• **Source text**
[Start of section]

Constrain bits after max len to be 0

Question

Constrain bits after max len to be 0

Divide-By-0 opened this issue a year ago · 1 comments

Fix this line: https://github.com/zkemail/zk-email-verify/blob/03cf8c66472ce3ac177a0089c56c0e78481d3391/packages/circuits/helpers/extract.circom#L114

    // Note that this technically doesn't constrain the rest øf the bits after the max_substr_len to be 0/unmatched/unrevealed
    // Because of the constraints on signed inputs, it seems this should be OK security wise
    // But still, TODO unconstrained assert to double check they are 0
    for (var i = 0; i < max_substr_len; i++) {
        packer.in[i] <== shifter.out[i];
    }
    for (var i = 0; i < max_substr_len_packed; i++) {
        out[i] <== packer.out[i];
    }

Answer 1 · 2024-07-18T14:04:52.000Z

Hi @Divide-By-0,

I would like to work on this issue. To ensure that the bits after the max_substr_len are constrained to zero, I propose the following solution:

Add Assertion: Introduce an assertion after the loops to ensure that all bits beyond max_substr_len are zero.
Code Modification: Modify the extract.circom file to include this check. Here’s how we can achieve this:

    for (var i = max_substr_len; i < in_array_len; i++) {
        assert(in[i] == 0, "Bit out of range must be 0");
    }

[End of section]

• **Stored data**
[Start of section]

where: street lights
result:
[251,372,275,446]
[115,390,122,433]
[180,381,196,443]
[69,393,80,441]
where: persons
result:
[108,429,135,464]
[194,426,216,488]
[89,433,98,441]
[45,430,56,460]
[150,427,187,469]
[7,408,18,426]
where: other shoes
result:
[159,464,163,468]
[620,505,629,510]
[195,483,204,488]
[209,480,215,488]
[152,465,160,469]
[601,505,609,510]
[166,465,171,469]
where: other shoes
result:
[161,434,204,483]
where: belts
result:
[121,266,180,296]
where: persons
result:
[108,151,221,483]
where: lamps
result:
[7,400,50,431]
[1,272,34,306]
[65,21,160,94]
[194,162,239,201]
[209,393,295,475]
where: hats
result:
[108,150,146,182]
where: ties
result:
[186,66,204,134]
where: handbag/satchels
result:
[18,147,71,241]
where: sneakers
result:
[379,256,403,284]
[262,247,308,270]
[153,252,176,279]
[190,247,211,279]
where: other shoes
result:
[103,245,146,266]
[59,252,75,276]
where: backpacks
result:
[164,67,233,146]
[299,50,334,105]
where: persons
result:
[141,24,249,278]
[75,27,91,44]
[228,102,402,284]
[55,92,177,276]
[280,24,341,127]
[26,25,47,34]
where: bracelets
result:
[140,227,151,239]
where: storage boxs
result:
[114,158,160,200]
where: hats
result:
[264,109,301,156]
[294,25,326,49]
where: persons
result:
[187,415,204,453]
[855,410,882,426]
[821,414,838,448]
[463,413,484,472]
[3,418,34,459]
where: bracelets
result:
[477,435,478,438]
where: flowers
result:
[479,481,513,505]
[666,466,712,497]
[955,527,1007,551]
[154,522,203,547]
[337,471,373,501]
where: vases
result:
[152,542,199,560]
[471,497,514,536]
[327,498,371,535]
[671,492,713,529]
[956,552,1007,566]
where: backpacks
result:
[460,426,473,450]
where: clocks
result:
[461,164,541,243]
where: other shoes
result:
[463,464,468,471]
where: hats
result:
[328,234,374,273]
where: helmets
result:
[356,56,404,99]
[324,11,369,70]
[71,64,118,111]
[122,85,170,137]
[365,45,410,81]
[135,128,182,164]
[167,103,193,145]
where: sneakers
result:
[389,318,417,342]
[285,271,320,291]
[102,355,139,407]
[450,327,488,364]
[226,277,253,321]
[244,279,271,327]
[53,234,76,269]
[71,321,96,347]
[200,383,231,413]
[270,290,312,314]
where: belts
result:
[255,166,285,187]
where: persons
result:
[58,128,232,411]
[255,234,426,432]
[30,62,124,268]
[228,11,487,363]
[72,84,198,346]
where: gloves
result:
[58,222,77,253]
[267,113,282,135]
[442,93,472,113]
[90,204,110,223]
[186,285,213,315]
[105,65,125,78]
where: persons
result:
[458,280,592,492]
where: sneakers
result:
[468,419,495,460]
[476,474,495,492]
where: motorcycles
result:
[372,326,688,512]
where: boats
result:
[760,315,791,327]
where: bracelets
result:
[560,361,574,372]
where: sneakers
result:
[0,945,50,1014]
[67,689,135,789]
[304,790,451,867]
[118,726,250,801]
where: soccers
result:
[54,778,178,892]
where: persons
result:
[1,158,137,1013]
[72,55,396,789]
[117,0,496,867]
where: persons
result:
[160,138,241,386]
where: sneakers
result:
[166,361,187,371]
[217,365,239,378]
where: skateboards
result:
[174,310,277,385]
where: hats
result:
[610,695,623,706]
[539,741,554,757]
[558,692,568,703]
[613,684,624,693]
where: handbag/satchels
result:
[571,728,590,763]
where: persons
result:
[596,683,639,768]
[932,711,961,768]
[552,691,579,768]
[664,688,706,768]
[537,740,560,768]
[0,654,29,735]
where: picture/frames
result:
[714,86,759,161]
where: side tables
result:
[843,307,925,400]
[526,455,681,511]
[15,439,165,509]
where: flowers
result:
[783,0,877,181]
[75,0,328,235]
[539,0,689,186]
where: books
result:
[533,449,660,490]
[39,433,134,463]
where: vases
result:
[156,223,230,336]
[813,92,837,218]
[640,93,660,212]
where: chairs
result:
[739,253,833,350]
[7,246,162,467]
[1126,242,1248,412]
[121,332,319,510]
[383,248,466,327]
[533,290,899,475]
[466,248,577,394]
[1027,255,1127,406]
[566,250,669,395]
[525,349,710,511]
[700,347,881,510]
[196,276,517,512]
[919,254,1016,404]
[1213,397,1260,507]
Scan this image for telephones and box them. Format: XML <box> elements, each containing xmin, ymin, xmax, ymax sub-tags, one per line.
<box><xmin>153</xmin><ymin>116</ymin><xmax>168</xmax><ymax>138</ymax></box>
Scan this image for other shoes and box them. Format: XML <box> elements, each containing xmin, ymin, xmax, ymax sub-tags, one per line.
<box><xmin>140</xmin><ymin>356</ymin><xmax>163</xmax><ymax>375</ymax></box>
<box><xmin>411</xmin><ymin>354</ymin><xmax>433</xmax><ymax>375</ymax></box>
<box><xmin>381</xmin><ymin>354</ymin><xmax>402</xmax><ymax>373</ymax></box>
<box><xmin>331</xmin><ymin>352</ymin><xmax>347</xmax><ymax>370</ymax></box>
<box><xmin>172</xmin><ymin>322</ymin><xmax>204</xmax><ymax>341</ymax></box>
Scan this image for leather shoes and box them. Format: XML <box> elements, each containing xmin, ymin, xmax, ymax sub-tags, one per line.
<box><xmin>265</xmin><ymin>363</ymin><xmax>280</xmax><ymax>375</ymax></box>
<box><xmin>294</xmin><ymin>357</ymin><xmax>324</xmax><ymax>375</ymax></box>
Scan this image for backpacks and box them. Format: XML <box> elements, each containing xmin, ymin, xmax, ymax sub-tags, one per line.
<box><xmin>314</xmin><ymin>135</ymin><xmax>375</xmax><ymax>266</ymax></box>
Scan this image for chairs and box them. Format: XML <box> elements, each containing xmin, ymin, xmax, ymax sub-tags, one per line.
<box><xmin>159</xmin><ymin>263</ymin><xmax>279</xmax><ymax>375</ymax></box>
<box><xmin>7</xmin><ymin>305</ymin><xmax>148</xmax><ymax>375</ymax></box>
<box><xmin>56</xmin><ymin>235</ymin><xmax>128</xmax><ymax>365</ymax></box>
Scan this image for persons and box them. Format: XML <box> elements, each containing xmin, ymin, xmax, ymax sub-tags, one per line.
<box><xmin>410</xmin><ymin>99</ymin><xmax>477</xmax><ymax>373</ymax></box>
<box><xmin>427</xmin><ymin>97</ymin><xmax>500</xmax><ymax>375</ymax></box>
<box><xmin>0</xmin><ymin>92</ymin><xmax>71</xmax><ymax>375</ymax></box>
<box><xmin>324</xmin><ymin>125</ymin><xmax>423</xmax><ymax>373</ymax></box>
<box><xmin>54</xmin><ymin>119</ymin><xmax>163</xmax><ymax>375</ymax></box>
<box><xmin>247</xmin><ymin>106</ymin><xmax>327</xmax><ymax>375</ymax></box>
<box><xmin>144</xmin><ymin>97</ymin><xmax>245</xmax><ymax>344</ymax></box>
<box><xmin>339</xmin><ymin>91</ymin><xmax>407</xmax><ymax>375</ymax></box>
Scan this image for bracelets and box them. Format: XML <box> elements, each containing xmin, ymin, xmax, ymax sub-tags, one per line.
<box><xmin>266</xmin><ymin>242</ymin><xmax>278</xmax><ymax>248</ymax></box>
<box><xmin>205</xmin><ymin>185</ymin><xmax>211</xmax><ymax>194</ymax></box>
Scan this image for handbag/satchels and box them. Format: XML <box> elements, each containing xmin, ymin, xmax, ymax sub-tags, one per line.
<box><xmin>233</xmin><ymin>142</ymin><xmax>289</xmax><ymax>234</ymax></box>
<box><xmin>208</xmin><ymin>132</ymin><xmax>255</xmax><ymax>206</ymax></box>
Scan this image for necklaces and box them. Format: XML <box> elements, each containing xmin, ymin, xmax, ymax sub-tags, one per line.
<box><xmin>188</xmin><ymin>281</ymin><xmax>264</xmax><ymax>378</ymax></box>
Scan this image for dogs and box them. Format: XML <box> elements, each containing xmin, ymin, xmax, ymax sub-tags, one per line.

[End of section]

• **Work item**
Reproduce the full issue thread on constraining bits after the maximum length to be 0, with every line unchanged. The records stand apart from the issue thread and are not connected to it.

• **Answer section**
Constrain bits after max len to be 0

Question

Constrain bits after max len to be 0

Divide-By-0 opened this issue a year ago · 1 comments

Fix this line: https://github.com/zkemail/zk-email-verify/blob/03cf8c66472ce3ac177a0089c56c0e78481d3391/packages/circuits/helpers/extract.circom#L114

    // Note that this technically doesn't constrain the rest øf the bits after the max_substr_len to be 0/unmatched/unrevealed
    // Because of the constraints on signed inputs, it seems this should be OK security wise
    // But still, TODO unconstrained assert to double check they are 0
    for (var i = 0; i < max_substr_len; i++) {
        packer.in[i] <== shifter.out[i];
    }
    for (var i = 0; i < max_substr_len_packed; i++) {
        out[i] <== packer.out[i];
    }

Answer 1 · 2024-07-18T14:04:52.000Z

Hi @Divide-By-0,

I would like to work on this issue. To ensure that the bits after the max_substr_len are constrained to zero, I propose the following solution:

Add Assertion: Introduce an assertion after the loops to ensure that all bits beyond max_substr_len are zero.
Code Modification: Modify the extract.circom file to include this check. Here’s how we can achieve this:

    for (var i = max_substr_len; i < in_array_len; i++) {
        assert(in[i] == 0, "Bit out of range must be 0");
    }